--- 文本段落 ---

建议还是加上os.path.join()

8. 检查路径有效性

1> 如果path参数路径所制定的文件或文件夹存在，调用 os.path.exists(path)将返回True,否则返回False

2> 如果path参数存在，并且是一个文件，调用os.path.isfile()将返回True，否则返回Flase

3> 如果path参数存在，并且是一个文件夹，调用os.path.isdir(path)将返回True

>>> import os
>>> os.path.isdir(os.getcwd())
True
>>> os.path.exists(os.path.join(os.getcwd(),'lily'))
False
>>> os.path.exists(os.path.join(os.getcwd(),'Narcissistic.py'))
True
>>> os.path.isfile(os.path.join(os.getcwd(),'Narcissistic.py'))
True
>>> os.path.isdir(os.path.join(os.getcwd(),'Narcissistic.py'))
False
>>> os.getcwd()
'C:\\Learning\\PYTHON\\python-auto\\100-days'
>>> os.listdir(os.getcwd())
['100-days.zip', 'CHONG_DIR.txt', 'datatype.py', 'day6', 'day9_object_duotai.py', 'day9_object_pro.py', 'dirregex.py', 'fileproc.py', 'gui1.py', 'mkdir', 'Narcissistic.cpp', 'Narcissistic.py', 'pthread.cpp', 'regex.py', 'tar.txt', 'TAR_DIR.txt', 'UltramanMonsters.py']
>>>

9. 文件读写过程

9.1 用open()函数打开文件

Python open() 方法用于打开一个文件，并返回文件对象，在对文件进行处理过程都需要使用到这个函数，如果该文件无法被打开，会抛出 OSError。

注意：使用 open() 方法一定要保证关闭文件对象，即调用 close() 方法。

open() 函数常用形式是接收两个参数：文件名(file)和模式(mode)。

open(file, mode='r')

完整的语法格式为：

open(file, mode='r', buffering=-1, encoding=None, errors=None, newline=None, closefd=True, opener=None)

参数说明:

file: 必需，文件路径（相对或者绝对路径）。
mode: 可选，文件打开模式
buffering: 设置缓冲
encoding: 一般使用utf8
errors: 报错级别
newline: 区分换行符
closefd: 传入的file参数类型
opener:

mode 参数有：

模式	描述
t	文本模式 (默认)。

--- 数据列表 ---

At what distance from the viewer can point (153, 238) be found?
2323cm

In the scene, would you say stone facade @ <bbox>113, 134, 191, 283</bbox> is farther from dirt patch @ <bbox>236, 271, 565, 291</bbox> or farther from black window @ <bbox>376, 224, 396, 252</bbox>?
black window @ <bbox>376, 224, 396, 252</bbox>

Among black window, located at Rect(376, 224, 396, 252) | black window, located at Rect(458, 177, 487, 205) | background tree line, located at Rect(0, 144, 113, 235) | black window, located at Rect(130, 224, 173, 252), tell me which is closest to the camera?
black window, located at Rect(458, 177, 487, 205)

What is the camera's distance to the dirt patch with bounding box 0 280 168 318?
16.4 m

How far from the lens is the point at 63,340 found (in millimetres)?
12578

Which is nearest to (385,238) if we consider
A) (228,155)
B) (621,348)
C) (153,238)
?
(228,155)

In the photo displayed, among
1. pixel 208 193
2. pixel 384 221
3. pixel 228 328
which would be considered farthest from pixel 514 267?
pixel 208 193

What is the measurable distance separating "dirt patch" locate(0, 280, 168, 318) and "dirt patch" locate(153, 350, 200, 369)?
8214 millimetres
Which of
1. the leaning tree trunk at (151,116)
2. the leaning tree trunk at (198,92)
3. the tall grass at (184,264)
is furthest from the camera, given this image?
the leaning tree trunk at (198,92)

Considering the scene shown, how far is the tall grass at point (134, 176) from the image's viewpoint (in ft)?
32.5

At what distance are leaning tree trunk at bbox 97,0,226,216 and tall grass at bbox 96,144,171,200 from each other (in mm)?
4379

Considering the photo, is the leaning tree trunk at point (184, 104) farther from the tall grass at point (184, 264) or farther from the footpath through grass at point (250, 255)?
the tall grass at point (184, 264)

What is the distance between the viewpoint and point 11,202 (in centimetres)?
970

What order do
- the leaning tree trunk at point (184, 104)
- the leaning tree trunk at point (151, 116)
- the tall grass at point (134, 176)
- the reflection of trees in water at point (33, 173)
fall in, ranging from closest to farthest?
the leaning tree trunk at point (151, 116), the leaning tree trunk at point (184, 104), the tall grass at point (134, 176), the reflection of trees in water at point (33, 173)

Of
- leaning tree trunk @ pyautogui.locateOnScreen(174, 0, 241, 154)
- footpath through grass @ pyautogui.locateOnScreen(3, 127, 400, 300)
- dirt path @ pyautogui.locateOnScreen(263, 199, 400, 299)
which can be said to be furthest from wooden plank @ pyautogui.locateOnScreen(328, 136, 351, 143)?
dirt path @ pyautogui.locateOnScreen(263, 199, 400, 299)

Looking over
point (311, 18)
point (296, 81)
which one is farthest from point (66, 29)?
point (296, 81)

---

■ 任务目标 ■
请把上文讲解 Python 路径与文件操作的那段文字里，从“注意：使用 open() 方法一定要保证关闭文件对象，即调用”开始一直到“file: 必需，文件路径（相对或者绝对路径）。”结束的全部内容一字不差地抄录下来。

■ 任务答复 ■
注意：使用 open() 方法一定要保证关闭文件对象，即调用 close() 方法。

open() 函数常用形式是接收两个参数：文件名(file)和模式(mode)。

open(file, mode='r')

完整的语法格式为：

open(file, mode='r', buffering=-1, encoding=None, errors=None, newline=None, closefd=True, opener=None)

参数说明:

file: 必需，文件路径（相对或者绝对路径）。